### The problem
Edit the stretch of entries from the line containing "How far is [104,340]" through the line containing "3.53 metres", replacing "salt flat surface texture" with "dry lakebed texture" and leaving everything else unchanged.

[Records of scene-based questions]
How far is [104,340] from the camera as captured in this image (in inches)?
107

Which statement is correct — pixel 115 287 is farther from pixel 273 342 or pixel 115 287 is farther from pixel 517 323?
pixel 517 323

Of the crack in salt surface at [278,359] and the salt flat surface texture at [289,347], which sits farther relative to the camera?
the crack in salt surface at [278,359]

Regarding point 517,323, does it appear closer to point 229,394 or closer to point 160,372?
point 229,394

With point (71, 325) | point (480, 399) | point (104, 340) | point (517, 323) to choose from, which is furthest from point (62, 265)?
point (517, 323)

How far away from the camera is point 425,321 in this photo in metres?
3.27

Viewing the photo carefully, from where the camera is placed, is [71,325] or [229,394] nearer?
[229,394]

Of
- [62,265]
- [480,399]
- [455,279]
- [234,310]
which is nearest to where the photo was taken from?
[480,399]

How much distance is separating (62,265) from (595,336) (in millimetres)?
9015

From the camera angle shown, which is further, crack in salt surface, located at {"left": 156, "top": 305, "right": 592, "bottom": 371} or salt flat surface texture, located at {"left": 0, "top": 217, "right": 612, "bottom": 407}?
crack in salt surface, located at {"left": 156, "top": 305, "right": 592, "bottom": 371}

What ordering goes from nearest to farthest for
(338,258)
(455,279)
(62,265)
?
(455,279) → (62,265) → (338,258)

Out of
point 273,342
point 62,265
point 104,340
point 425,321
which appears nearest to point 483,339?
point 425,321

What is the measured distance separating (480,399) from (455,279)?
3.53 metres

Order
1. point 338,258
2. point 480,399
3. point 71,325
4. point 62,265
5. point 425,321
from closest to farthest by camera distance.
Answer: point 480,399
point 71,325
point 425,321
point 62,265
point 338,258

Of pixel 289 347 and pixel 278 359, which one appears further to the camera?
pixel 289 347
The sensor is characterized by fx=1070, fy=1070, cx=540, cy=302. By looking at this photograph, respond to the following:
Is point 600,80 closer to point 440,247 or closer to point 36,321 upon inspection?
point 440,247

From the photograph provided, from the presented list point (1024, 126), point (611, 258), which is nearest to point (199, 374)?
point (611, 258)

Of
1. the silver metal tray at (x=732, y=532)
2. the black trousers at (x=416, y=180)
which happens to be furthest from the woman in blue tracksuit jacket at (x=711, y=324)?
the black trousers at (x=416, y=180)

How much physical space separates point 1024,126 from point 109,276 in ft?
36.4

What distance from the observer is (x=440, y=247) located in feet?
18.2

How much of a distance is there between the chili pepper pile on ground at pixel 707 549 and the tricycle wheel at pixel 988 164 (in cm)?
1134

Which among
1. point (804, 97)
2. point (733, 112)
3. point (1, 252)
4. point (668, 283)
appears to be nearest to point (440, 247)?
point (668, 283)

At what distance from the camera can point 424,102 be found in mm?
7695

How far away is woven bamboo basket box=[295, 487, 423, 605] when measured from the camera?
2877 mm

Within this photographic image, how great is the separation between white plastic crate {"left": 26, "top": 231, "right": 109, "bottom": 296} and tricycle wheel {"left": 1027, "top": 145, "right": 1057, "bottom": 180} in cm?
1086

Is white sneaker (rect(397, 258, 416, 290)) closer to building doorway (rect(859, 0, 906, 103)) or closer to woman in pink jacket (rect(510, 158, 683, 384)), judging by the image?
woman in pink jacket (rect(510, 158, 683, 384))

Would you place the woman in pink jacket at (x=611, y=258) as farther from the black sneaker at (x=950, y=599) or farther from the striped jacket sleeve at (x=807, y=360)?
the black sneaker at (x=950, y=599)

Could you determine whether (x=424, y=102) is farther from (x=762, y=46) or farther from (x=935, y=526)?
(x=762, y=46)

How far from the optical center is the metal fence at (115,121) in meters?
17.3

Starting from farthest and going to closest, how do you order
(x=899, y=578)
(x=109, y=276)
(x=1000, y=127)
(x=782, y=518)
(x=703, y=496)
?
--
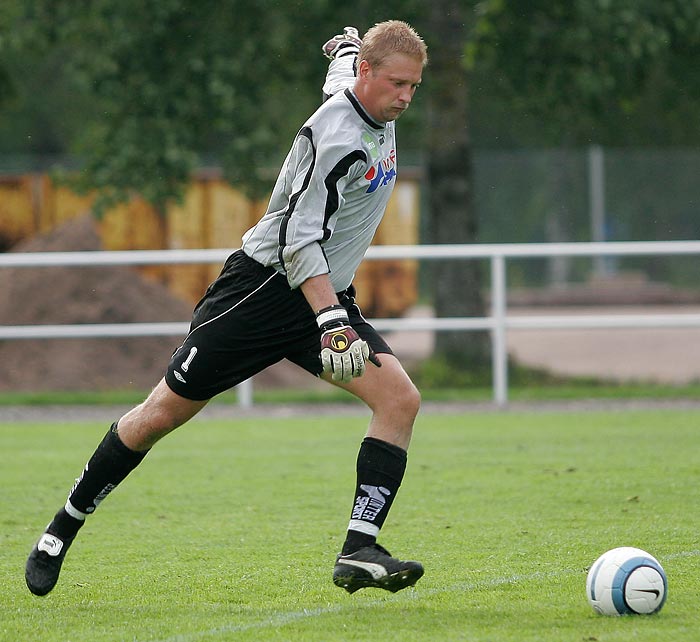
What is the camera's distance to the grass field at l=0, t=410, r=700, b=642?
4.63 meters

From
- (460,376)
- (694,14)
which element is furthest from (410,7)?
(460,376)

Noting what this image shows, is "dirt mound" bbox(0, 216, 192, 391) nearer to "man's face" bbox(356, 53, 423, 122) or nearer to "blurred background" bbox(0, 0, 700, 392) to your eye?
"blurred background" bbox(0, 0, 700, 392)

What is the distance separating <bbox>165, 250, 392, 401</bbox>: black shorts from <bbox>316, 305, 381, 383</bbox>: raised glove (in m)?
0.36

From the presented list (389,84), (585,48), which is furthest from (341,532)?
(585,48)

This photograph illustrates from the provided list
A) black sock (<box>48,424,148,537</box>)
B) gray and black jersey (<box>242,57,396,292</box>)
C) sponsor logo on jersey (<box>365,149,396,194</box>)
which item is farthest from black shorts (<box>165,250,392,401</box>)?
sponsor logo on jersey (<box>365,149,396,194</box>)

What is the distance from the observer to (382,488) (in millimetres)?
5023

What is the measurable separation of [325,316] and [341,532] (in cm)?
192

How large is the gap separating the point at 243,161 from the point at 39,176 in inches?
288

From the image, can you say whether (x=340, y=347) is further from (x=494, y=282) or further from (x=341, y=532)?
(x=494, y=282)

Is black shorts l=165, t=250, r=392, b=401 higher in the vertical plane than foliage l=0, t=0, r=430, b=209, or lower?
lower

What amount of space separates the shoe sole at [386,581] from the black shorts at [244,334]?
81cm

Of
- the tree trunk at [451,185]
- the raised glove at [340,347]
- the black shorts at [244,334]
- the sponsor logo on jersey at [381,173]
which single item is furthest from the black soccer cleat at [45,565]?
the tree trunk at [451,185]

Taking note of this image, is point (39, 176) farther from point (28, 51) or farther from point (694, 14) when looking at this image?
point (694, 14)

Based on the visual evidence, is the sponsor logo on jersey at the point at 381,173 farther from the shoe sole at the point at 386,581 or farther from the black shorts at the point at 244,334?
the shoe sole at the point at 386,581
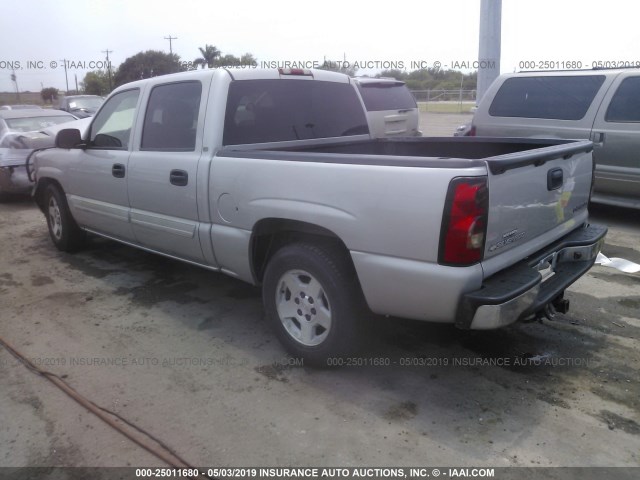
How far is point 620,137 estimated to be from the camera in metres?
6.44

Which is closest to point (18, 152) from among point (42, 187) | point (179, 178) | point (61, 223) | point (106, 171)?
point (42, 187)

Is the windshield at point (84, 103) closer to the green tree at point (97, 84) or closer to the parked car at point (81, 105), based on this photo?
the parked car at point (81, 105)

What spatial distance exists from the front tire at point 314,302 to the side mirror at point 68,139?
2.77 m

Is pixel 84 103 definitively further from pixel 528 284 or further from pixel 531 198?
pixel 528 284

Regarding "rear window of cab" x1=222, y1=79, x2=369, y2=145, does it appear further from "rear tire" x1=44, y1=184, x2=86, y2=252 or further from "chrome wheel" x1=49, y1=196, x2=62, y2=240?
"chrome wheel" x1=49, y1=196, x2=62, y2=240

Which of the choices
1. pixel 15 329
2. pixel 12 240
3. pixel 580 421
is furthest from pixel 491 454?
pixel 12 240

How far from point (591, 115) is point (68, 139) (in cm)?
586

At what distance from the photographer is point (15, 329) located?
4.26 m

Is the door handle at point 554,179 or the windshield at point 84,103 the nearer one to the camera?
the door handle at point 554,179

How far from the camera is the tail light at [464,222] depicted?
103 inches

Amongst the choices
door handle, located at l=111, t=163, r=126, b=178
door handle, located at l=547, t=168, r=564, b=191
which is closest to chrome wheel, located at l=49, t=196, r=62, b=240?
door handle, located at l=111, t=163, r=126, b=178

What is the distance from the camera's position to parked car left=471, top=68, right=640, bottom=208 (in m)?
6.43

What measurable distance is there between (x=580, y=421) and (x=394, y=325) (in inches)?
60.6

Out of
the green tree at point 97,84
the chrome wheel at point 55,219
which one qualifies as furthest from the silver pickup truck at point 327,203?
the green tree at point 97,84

### Expected answer
How far is [104,340] from the camera as captured in this image (in inches)?
107

Which statement is correct — pixel 115 287 is farther from pixel 273 342 or pixel 115 287 is farther from pixel 517 323?
pixel 517 323

Of the crack in salt surface at [278,359] and the dry lakebed texture at [289,347], which sits farther relative to the camera?
the crack in salt surface at [278,359]

Regarding point 517,323, does it appear closer to point 229,394 or closer to point 160,372?
point 229,394

With point (71, 325) | point (480, 399) | point (104, 340) | point (517, 323) to choose from, which is furthest from point (62, 265)?
point (517, 323)

How far away from the camera is point 425,321 in this photo in metres?
3.27

Viewing the photo carefully, from where the camera is placed, is [71,325] or [229,394] nearer?
[229,394]

Of
- [62,265]
- [480,399]
- [455,279]
- [234,310]
which is nearest to where the photo was taken from?
[480,399]

How much distance is separating (62,265) from (595,336) (in millimetres)?
9015

From the camera angle shown, which is further, crack in salt surface, located at {"left": 156, "top": 305, "right": 592, "bottom": 371} or dry lakebed texture, located at {"left": 0, "top": 217, "right": 612, "bottom": 407}?
crack in salt surface, located at {"left": 156, "top": 305, "right": 592, "bottom": 371}

What ordering goes from nearest to farthest for
(338,258)
(455,279)
(62,265)
?
(455,279) → (62,265) → (338,258)

Out of
point 273,342
point 62,265
point 104,340
point 425,321
which appears nearest to point 483,339?
point 425,321

What is the measured distance separating (480,399) from (455,279)?
3.53 metres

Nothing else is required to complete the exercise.